Or in other words, would it be acceptable to ignore the other variables in the path model and plot the interaction just like in a normal/simple regression analysis?
 Bengt O. Muthen posted on Wednesday, January 13, 2016 - 12:17 pm
Check our Mediation page on our website and the description of ex 318 plotting.
 Sofie Wouters posted on Thursday, January 14, 2016 - 7:29 am
I may be wrong but isn't the example about a model with only one dependent variable? I was wondering about plotting interactions in a model with more than one dependent variable? In such a model, do you plot an interaction on a specific DV like you do in this example thus ignoring the other DVs in the plot?
 Bengt O. Muthen posted on Thursday, January 14, 2016 - 6:11 pm
Yes, you do one DV at a time.
 Sofie Wouters posted on Tuesday, January 19, 2016 - 3:18 am
OK, thanks a lot!
 Rebecca Lazarides posted on Wednesday, July 27, 2016 - 3:32 am
Dear Drs Muthen,

according to the instructions on your website, I use the syntax below to plot a latent interaction.

However, I get the following error message:

*** ERROR in MODEL CONSTRAINT command
A parameter label or the constant 0 must appear on the left-hand side
of a MODEL CONSTRAINT statement. Problem with the following:
HIGHF2) =

Here is the syntax:

Model Constraint:

NEW (lowf2 highf2);
PLOT (lowf2 highf2);
LOOP (f1, -3, 3, 0.1);
lowf2 = (b1+b3*(-1))*f1+b2*(-1);
highf2 = (b1+b3*(+1))*f1+b2*(+1);

It seems that Mplus (version 6) does have problems with PLOT (lowf2 highf2) but I am not sure what exctly the problem is.

Thanks for your help!
 Linda K. Muthen posted on Wednesday, July 27, 2016 - 6:27 am
The LOOP and PLOT options were not available in Version 6.
 Kim Betts posted on Thursday, October 05, 2017 - 5:00 am
Hi,

I have run a latent variable interaction by which the two IV's are latent while the DV is observed continuous.

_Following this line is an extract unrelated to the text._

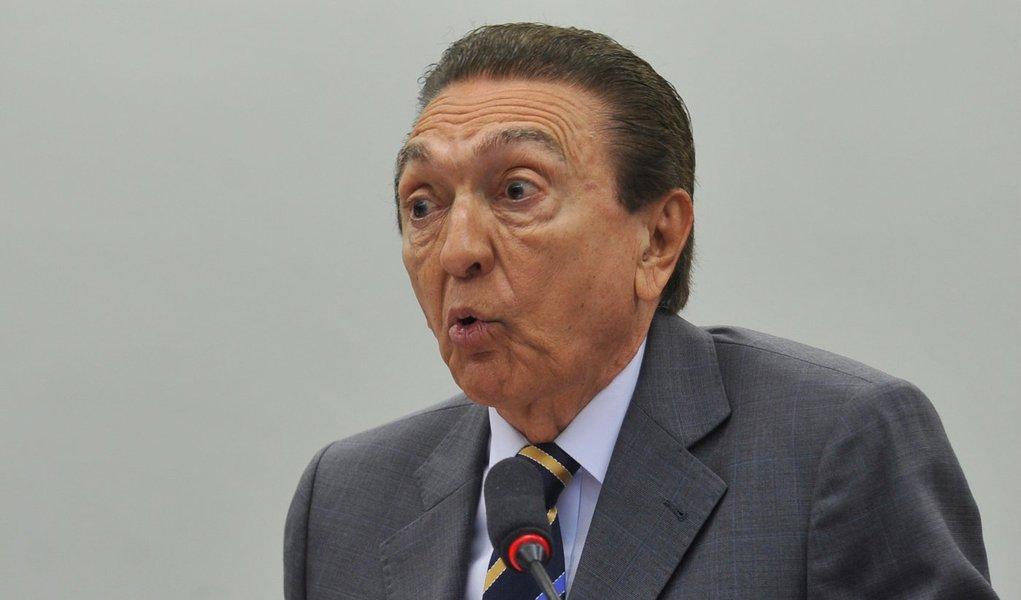 """Um funcionário da Petrobras apontou à Polícia Federal (PF) um afilhado do ministro de Minas e Energia, Edison Lobão (PMDB-MA), como um dos envolvidos na contratação de diversas embarcações """"a preços superiores aos do mercado internacional""""; denunciante afirma que as comissões de afretamento de navios correspondem a 1,25% do valor do contrato de aluguel do navio, que devem ser devolvidos ao contratante, conforme a prática usual do mercado; segundo o delator, os contratos firmados pela Petrobras preveem esse desconto, porém o abatimento não é repassado para a estatal, onde executivos da própria empresa se apropriam das comissões, que podem chegar a R$ 200 milhões por mês, considerando o afretamento de 200 navios"""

I have followed the code in the FAQ regarding implementing and graphing interactions, and the coefficients are as expected.

However, I don't understand why the y-axis of my loop plot ranges from -19 to 19 when my observed outcome ranges from 1 to 100?

Also, Mplus estimates the correlation between my two predictors by default. Is that normal, I wouldn't have expected that estimate to be part of my output? What would be the consequence of setting this correlation to 0?

Thank you.

Kim.
 Bengt O. Muthen posted on Friday, October 06, 2017 - 11:41 am
Please send your output and plot to Support along with your license number.
 Peter Hegel posted on Sunday, November 05, 2017 - 2:56 pm
Hello Drs. Muthen and Muthen,

Loop plot Q: simple moderator relationship, severity moderating relationship between IV (bullying) and DV (turnover). Problem: the IV and DV should be positively correlated, but loop plot output shows a negative relationship between the Y axis and the X axis ("XVAL")for all 3 levels of my moderator.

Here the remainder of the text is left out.